EXTRACT PROVIDED Start Marker

NFC Physicians have extensive experience treating Uterine Fibroids
Physicians at NFC were among a small group of physicians performing laparoscopic myomectomy in place of open myomectomy since the early 1990’s. They were the first physicians in Tennessee and the surrounding area to use the da Vinci system for the removal of uterine fibroids. Their years of experience in the surgical treatment of infertility means that your NFC physician has expertise in the repair and preservation of female pelvic anatomy. A consultation with an NFC physician may include a physical exam, pelvic ultrasound and other studies. Your NFC physician will discuss with you the treatment options that are most appropriate for you.
About half a million hysterectomies are completed every year. One third of these procedures are done for uterine fibroids. For those women with symptoms who have completed their families, hysterectomy is often recommended. This is the only treatment option that eliminates the possibility of new fibroid formation. For those women desirous of pregnancy or those who just wish to preserve their uterus, other options are available.

EXTRACT PROVIDED End Marker
INFORMATION PROVIDED Start Marker

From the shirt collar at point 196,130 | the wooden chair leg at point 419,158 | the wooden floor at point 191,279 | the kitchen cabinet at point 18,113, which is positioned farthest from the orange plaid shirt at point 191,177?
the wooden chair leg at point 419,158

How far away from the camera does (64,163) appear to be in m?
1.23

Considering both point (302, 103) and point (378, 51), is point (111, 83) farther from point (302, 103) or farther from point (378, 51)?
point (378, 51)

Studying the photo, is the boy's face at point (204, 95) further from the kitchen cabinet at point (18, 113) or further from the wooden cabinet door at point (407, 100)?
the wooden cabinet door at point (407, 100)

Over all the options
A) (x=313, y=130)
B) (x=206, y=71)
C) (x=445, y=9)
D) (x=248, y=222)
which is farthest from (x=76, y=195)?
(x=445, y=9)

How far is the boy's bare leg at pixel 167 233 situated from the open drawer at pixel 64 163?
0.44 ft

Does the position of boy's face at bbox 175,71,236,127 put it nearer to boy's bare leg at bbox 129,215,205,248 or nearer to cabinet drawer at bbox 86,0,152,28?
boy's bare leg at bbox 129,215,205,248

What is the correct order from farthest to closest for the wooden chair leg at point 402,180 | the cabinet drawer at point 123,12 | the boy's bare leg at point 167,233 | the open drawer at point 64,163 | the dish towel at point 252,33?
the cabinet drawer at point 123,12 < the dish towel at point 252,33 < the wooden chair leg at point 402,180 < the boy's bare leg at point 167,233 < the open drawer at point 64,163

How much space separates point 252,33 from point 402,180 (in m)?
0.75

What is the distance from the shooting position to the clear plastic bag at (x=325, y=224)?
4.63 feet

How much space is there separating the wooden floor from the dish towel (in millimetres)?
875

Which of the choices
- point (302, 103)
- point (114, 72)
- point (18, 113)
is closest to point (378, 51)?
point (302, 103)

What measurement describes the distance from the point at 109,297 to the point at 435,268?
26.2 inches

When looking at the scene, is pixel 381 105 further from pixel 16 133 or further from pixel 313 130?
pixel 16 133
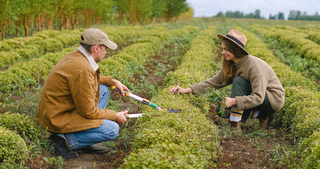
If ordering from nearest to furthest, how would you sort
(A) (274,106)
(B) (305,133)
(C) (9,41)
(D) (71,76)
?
1. (D) (71,76)
2. (B) (305,133)
3. (A) (274,106)
4. (C) (9,41)

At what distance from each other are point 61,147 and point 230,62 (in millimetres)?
2945

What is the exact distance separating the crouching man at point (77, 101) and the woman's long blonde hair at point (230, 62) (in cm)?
185

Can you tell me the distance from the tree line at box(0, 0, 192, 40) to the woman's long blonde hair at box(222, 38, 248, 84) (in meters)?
13.6

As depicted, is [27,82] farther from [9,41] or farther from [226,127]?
[9,41]

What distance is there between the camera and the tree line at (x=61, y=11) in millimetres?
17244

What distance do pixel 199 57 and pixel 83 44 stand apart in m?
6.16

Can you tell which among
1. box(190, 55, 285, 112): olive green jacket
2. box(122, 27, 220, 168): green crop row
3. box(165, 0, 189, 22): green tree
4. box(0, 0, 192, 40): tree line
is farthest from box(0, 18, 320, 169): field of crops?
box(165, 0, 189, 22): green tree

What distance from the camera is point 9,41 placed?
13555 millimetres

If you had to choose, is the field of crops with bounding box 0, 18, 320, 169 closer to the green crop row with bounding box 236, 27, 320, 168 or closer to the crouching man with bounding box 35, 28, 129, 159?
the green crop row with bounding box 236, 27, 320, 168

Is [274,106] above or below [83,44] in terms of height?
below

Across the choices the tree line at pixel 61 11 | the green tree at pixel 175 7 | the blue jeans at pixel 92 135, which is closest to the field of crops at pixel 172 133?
the blue jeans at pixel 92 135

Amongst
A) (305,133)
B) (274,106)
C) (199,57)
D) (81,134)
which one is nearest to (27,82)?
(81,134)

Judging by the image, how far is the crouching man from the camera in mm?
3541

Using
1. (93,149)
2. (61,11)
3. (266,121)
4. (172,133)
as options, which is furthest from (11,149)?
(61,11)
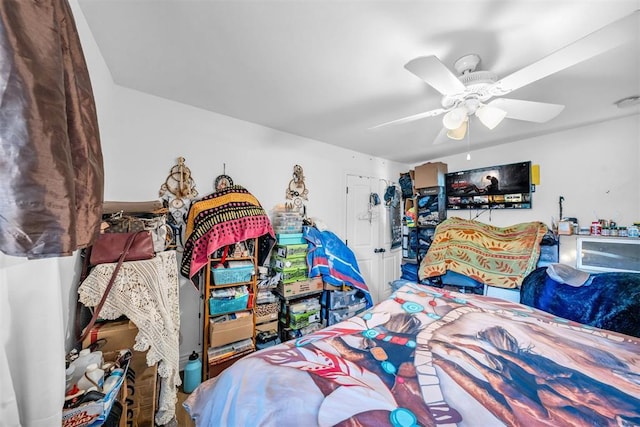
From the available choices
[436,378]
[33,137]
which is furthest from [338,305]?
[33,137]

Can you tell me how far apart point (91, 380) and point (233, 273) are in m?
1.10

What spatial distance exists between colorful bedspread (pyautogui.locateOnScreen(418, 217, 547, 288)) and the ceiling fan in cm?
139

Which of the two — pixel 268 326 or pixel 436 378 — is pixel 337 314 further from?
pixel 436 378

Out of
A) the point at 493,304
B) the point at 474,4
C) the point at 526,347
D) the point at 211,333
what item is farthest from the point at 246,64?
the point at 493,304

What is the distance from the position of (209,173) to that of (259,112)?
0.80m

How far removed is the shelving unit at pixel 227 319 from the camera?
75.6 inches

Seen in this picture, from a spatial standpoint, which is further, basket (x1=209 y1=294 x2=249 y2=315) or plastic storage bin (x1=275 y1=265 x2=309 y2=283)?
plastic storage bin (x1=275 y1=265 x2=309 y2=283)

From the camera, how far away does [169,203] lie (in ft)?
6.89

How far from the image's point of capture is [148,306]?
50.0 inches

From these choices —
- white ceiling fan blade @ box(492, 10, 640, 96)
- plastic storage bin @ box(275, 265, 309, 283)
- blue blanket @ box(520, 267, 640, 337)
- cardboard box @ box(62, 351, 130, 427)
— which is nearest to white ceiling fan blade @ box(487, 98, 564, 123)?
white ceiling fan blade @ box(492, 10, 640, 96)

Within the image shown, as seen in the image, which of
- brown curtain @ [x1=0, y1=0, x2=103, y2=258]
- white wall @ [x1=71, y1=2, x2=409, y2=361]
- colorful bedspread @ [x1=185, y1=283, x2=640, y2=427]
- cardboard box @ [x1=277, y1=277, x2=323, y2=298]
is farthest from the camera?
cardboard box @ [x1=277, y1=277, x2=323, y2=298]

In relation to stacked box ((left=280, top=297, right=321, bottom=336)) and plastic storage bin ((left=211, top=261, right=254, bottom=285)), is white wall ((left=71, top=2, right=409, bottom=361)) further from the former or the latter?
stacked box ((left=280, top=297, right=321, bottom=336))

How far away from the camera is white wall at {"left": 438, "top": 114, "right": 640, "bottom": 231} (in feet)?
7.55

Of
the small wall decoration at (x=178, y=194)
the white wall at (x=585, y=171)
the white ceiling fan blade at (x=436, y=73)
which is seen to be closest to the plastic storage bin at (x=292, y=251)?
the small wall decoration at (x=178, y=194)
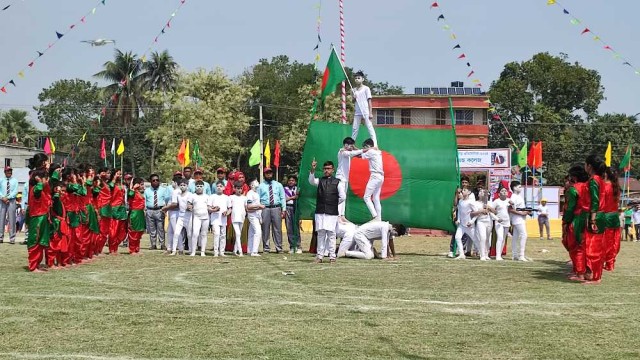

INFORMATION PROVIDED End Marker

### [TO DO]
Carry on the text about treating uterine fibroids, starting after its final sentence. None of the rows matter here.

### [ANSWER]
Myomectomy refers to the removal of uterine fibroids with preservation of the uterus. With this surgical treatment, symptoms resolve and fertility is preserved and enhanced.
Abdominal or open myomectomy requires an incision of several inches across the lower abdomen. The fibroids are separated form the uterus and the uterus is repaired. After surgery, a hospital stay of 2-4 days is typical and recovery at home can last from 3-6 weeks. The uterus will need to heal for several months before pregnancy is attempted. This technique has been available for over 50 years and is still considered ‘the gold standard’.
Hysteroscopy refers to the inspection of the inside of the uterus with a thin telescope that is passed through the vagina and through the uterine cervix. Intracavitary fibroids occupy the inside of the uterus. Some fibroids (submucosal) grow from the uterine wall and push into the uterine cavity. Instruments attached to the hysteroscope allow the surgeon to remove fibroids from inside the uterus. One of those instruments is called a resectoscope; one of the newest instruments is called MyoSure. A balloon catheter may be placed in the uterus after surgery to prevent scarring. This catheter is removed in the office 1-2 weeks after the procedure. Hysteroscopy is an outpatient procedure and recovery is only a few days. Sometimes hysteroscopy may be used in combination with other surgical treatments for fibroids.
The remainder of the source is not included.